[Tutor] What's the best way to ask forgiveness here?
Brian Jones
bkjones at gmail.com
Mon Sep 13 20:31:00 CEST 2010
I've been coding Python long enough that 'asking forgiveness instead of
permission' is my first instinct, but the resulting code is sometimes
clumsy, and I wonder if someone can suggest something I'm missing, or at
least validate what's going on here in some way.
What I'm trying to do is write a file to a directory. However, the directory
may not exist the first time I try to write a file there, so I'm going to
first try to write the file, and if I get an exception, create the directory
(er, *try* to), and *then* write the file there. Here's my first shot at the
code:
try:
self.save_file(picfile_fullpath, picdata)
except IOError as err:
# directory doesn't exist. Try to create it.
try:
os.makedirs(picfile_fullpath)
except OSError as oserr:
logging.error("Can't create file path: %s (%s)" %
(picfile_fullpath, oserr))
else:
# Created dir, now write file.

(Data section)
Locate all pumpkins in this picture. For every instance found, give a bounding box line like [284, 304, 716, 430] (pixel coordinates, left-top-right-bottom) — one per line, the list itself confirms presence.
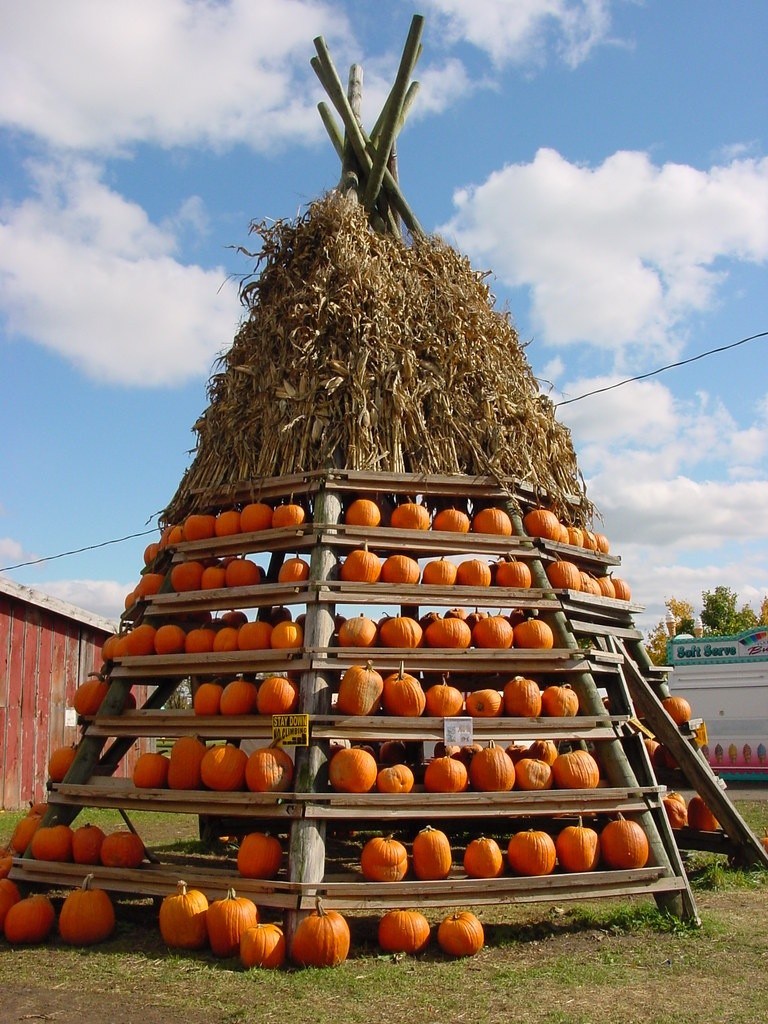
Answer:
[757, 826, 768, 853]
[0, 496, 718, 971]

(Request A) In the mailing list post, what does the writer plan to do after getting an exception on the first attempt to write the file?
(Request B) Summarize the mailing list post in two sentences.

(Correct response A) Try to create the directory, then write the file there.

(Correct response B) The writer has coded Python long enough that asking forgiveness instead of permission is a first instinct, but finds the resulting code sometimes clumsy and asks for suggestions or validation. The task is writing a file to a directory that may not exist yet, so the plan is to try writing the file first and, if an exception occurs, try to create the directory and then write the file.